Tutorial
9 min read

NiFi Ingestion Blog Series. PART II - We have deployed, but at what cost… - CI/CD of NiFi flow

Apache NiFi, a big data processing engine with graphical WebUI, was created to give non-programmers the ability to swiftly and codelessly create data pipelines and free them from those dirty, text based methods of implementation. Unfortunately, we live in a world of trade-offs, features come with a price. The purpose of our blog series is to present our experience and lessons learned when working with production NiFi pipelines.
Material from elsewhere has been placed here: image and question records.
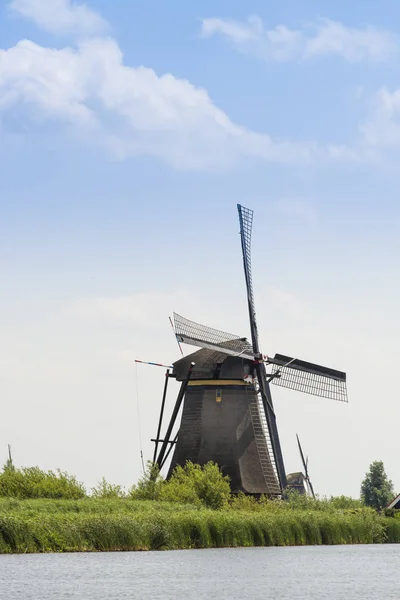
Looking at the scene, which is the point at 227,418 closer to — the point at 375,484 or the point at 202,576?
the point at 202,576

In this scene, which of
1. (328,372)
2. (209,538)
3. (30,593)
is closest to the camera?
(30,593)

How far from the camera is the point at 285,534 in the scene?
1848 inches

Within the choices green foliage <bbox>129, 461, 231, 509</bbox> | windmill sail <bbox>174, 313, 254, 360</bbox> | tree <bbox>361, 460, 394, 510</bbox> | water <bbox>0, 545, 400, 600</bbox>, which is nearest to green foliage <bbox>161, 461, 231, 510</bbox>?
green foliage <bbox>129, 461, 231, 509</bbox>

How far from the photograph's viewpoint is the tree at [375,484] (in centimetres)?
9756

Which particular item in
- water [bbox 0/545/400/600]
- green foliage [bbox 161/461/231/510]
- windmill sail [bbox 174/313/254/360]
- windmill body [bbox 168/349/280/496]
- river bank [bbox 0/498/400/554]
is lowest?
water [bbox 0/545/400/600]

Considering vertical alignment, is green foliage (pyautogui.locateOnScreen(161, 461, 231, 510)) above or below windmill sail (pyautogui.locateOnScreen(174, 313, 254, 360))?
below

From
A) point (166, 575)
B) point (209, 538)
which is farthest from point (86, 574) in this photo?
point (209, 538)

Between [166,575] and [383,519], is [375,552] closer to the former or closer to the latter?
[383,519]

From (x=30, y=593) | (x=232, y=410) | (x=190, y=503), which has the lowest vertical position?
(x=30, y=593)

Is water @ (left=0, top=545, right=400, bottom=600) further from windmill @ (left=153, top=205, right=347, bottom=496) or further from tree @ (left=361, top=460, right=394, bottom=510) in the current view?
tree @ (left=361, top=460, right=394, bottom=510)

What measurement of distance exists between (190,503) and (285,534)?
20.7 ft

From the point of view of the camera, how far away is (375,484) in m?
99.4

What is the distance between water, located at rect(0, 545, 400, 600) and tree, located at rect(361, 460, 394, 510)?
2168 inches

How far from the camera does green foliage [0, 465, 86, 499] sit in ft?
174
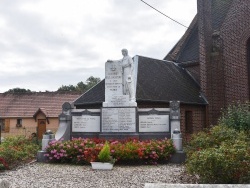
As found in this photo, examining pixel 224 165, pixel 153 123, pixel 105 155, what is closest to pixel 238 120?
pixel 153 123

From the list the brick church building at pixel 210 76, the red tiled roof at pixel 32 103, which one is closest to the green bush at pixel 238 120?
the brick church building at pixel 210 76

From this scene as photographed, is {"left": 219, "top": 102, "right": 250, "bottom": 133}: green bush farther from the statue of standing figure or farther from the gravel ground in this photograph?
the statue of standing figure

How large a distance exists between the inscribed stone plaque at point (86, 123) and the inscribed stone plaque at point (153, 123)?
6.43 ft

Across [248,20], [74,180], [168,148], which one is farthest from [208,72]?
[74,180]

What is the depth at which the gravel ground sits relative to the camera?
779 cm

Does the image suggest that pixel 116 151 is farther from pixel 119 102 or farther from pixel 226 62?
pixel 226 62

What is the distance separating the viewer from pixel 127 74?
14.4 metres

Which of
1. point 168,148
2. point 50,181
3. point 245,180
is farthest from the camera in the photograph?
point 168,148

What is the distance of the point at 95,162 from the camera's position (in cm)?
1005

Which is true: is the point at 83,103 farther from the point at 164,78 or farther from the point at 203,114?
the point at 203,114

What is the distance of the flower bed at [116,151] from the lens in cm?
1096

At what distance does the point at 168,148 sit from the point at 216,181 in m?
4.88

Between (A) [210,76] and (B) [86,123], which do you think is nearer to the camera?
(B) [86,123]

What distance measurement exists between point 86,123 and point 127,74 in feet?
9.01
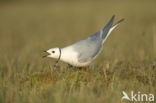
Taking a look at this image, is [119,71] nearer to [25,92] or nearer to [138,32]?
[25,92]

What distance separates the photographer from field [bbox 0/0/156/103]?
12.4 ft

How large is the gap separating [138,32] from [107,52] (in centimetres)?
288

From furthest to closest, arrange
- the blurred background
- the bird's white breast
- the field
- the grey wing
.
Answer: the blurred background < the grey wing < the bird's white breast < the field

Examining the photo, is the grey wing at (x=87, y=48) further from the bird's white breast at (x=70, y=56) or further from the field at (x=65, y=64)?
the field at (x=65, y=64)

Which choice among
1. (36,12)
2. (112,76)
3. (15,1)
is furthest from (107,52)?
(15,1)

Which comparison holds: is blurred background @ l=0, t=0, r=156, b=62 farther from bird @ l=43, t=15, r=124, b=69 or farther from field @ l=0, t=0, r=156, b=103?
bird @ l=43, t=15, r=124, b=69

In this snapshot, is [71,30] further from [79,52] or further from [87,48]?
[79,52]

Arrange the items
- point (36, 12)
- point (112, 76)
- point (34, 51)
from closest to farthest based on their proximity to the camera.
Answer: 1. point (112, 76)
2. point (34, 51)
3. point (36, 12)

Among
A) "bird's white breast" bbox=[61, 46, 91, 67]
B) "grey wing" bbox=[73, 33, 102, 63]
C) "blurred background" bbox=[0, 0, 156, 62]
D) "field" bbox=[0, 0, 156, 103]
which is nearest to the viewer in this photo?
"field" bbox=[0, 0, 156, 103]

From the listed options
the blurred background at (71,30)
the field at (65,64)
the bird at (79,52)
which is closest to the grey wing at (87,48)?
the bird at (79,52)

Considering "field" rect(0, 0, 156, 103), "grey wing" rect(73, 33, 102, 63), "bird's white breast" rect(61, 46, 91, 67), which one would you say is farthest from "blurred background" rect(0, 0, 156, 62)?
"bird's white breast" rect(61, 46, 91, 67)

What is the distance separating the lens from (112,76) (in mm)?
4398

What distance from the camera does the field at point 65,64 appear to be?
3781 millimetres

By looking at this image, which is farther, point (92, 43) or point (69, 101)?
point (92, 43)
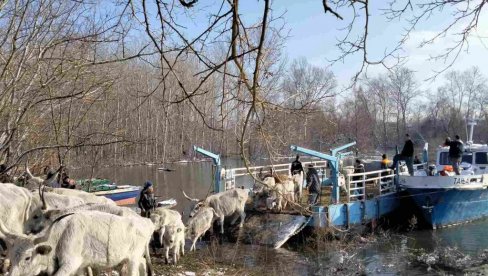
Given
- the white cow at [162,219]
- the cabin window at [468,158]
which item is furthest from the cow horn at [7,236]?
the cabin window at [468,158]

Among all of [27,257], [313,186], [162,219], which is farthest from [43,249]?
[313,186]

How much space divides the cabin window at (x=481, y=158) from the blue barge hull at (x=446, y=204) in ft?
6.66

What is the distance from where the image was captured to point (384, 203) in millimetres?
19906

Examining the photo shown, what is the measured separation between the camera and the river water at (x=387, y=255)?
14500 millimetres

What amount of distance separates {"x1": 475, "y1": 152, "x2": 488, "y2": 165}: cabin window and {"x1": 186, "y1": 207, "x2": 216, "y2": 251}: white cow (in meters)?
13.4

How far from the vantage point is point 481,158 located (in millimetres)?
23062

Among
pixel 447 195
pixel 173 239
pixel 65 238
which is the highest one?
pixel 65 238

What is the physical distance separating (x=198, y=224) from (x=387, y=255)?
591 cm

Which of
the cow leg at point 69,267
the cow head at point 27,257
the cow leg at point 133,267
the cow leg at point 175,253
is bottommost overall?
the cow leg at point 175,253

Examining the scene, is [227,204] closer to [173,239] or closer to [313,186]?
[313,186]

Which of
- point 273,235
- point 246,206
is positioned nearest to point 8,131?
point 273,235

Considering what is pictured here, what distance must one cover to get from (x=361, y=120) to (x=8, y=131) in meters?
58.4

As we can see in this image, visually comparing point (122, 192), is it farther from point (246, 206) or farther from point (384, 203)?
point (384, 203)

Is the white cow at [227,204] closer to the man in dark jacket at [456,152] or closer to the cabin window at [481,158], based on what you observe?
the man in dark jacket at [456,152]
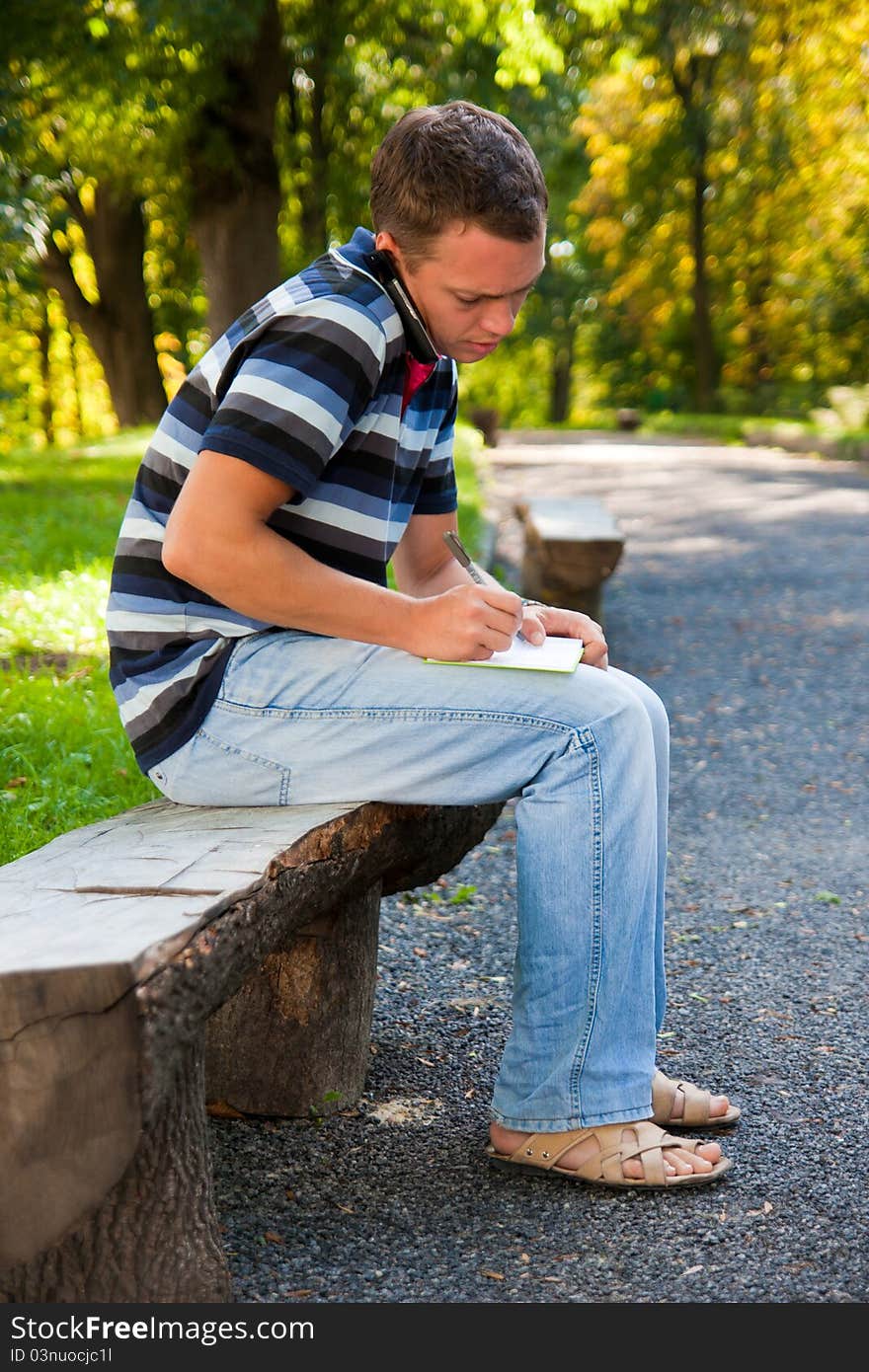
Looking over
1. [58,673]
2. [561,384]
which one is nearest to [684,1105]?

This will be organised into the following articles:

Apache Nifi - why do data engineers love it and hate it at the same time?

Part I - Fast development, painful maintenance

Part II - We have deployed, but at what cost… - CI/CD of NiFi flow

Part III - No coding, just drag and drop what you need, but if its not there… - custom processors, scripts, external services

Part IV - Universe made out of flow files - NiFi architecture

Part V - It’s fast and easy, what could possibly go wrong - one year history of certain NiFi flow

I have only one rule and that’s … - recommendations for using Apache NiFi


This post presents our approach to CI/CD of NiFi flows. Previous posts you can read on our blog.

NiFi Registry - the repository for the NiFi flows

NiFi is known for not forgiving any mistakes. The lack of builtin functionality to undo changes prompted the developers to create an external versioning system, which would enable rollbacks to the latest working version. This is how NiFi Registry was born. At first glance one can find it really useful as it allows easy versioning through each process group in NiFi. Commits are done directly from the process group’s web canvas which aids simplicity of usage.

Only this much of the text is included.